On the south aisle of the basilica of Marie Madeleine at Vézelay in Burgundy is an exceptional carved capital often referred to as the Mystic Mill. The depiction of two male figures, one pouring grain into a mill and the other receiving the processed flour into a sack is unique in Romanesque sculpture and does not appear to depict any Biblical or hagiographical episode.

A clue to the identity of the two figures is to be found in a stained glass window at the abbey of Saint Denis, created around 1140 and therefore roughly contemporaneous with the Vézelay capital. Two figures carrying sacks over their shoulders are approaching a man turning the wheel of a mill. The inscriptions around the window identify the latter as Saint Paul and one of the two sack carriers as Moses.

This identification helps unlock the key to understanding the image of the capital as  an allegory of the transformation of the Old Law, represented by the coarse grain, into the New Law symbolised by the fine processed flour.

This is confirmed by the cross within the mill wheel which functions as both the mill’s transformative process while simultaneously denoting Christ’s Passion on the Cross.
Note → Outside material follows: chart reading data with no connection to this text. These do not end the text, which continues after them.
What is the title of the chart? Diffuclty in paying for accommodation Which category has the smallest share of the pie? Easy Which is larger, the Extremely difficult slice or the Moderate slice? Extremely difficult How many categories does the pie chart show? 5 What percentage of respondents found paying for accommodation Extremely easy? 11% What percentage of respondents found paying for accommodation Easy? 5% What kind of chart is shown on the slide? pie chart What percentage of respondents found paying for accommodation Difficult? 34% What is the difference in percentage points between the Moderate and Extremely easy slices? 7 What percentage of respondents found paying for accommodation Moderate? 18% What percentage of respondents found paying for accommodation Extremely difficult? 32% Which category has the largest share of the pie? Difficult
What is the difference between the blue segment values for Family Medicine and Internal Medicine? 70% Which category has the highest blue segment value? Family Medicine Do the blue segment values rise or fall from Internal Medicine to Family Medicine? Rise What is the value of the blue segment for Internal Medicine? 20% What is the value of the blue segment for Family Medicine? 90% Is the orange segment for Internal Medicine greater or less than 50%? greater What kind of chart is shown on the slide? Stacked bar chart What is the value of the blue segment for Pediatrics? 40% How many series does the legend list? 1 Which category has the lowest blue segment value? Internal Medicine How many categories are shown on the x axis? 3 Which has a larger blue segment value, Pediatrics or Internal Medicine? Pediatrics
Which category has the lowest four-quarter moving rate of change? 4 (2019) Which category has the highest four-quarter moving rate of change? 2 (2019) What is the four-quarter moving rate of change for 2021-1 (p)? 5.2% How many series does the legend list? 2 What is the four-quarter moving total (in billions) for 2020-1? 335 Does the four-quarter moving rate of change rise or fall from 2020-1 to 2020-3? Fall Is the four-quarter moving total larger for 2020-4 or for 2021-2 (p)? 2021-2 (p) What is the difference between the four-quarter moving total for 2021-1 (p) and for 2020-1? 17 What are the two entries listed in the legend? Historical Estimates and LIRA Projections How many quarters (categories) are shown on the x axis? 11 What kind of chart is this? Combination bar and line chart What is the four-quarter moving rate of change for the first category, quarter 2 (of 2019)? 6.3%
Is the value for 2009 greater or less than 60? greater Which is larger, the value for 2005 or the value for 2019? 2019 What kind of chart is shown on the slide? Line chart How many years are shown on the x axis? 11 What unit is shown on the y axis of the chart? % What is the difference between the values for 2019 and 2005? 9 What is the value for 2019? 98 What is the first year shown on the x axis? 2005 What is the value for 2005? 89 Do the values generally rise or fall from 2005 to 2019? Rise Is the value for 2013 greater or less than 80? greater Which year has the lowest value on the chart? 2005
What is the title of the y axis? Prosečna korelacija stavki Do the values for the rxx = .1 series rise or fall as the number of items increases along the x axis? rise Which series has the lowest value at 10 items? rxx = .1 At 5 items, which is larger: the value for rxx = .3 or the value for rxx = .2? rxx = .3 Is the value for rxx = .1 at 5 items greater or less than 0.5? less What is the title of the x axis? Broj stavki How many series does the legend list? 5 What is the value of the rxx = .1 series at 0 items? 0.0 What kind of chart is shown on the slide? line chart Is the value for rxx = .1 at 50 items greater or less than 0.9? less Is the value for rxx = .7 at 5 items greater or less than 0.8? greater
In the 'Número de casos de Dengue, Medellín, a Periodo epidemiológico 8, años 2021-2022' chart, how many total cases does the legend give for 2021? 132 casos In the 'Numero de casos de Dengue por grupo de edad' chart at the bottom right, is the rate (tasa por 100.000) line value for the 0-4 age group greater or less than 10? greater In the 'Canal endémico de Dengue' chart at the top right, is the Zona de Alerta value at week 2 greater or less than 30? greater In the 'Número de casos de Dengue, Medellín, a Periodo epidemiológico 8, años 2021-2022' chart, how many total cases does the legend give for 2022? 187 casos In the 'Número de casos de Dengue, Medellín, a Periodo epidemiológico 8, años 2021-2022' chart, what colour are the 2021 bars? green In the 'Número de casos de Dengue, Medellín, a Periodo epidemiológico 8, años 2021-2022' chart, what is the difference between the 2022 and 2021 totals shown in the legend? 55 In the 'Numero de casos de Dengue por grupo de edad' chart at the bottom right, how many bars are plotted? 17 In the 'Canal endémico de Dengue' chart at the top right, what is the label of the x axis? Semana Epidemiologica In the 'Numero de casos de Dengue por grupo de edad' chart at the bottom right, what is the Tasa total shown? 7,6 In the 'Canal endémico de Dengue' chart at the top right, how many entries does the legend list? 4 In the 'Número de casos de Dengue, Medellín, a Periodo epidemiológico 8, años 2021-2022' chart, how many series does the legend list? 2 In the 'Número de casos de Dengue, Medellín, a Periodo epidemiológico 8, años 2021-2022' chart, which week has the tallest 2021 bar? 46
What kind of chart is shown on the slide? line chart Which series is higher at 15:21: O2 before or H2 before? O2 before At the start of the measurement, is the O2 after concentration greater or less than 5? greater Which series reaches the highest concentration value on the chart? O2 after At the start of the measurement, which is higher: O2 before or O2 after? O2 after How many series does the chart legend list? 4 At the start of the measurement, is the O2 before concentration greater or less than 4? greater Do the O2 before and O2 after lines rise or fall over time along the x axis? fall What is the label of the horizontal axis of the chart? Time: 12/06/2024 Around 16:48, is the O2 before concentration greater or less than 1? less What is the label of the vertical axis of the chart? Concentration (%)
In this way, the crucifixion is equated with mechanism of the mill and thus the instrument which converts the Old Law whereby Man was doomed by sin to Death and the New Law whereby Man, redeemed by the Passion, obtains the promise of Eternal life.

Significantly, this is the theme of Paul’s Epistle to the Romans. The image holds further subtleties in the respective clothing of the two figures.

Mystic Mill, Marie Madeleine Vézelay

The theme of Redemption as a liberation is continued by Moses’ short tunic which implies his status as a slave contrasted with Paul’s toga which casts him as a free citizen. Added to this are the shoes worn by Moses denoting his status as earthbound in contrast to Paul’s bare feet, suggestive of lightness, air and flight. This opposition was derived from a symbolism found elsewhere in Romanesque art to indicate a movement from one state to another.

There was also additional meaning relating to the sacks carried by the two men which combined all these elements. In a tradition which arose from an exegetical analysis of the Genesis story of Joseph leaving wheat sacks for his brothers, which upon opening were found to contain silver, Bernard of Clairvaux’s sermon for the Epiphany declared, “Behold that God, the Father has sent down to earth like a sack filled with his pity: a sack, I say, torn by the Passion in order to spread that which is hidden within, our ransome; a sack in truth, small perhaps but full.”

Sources and Biblio: Zink Michel. Moulin mystique. À propos d’un chapiteau de Vézelay : figures allégoriques dans la prédication et dans l’iconographie romanes. In: Annales. Économies, Sociétés, Civilisations. 31ᵉ année, N. 3, 1976. pp. 481-488.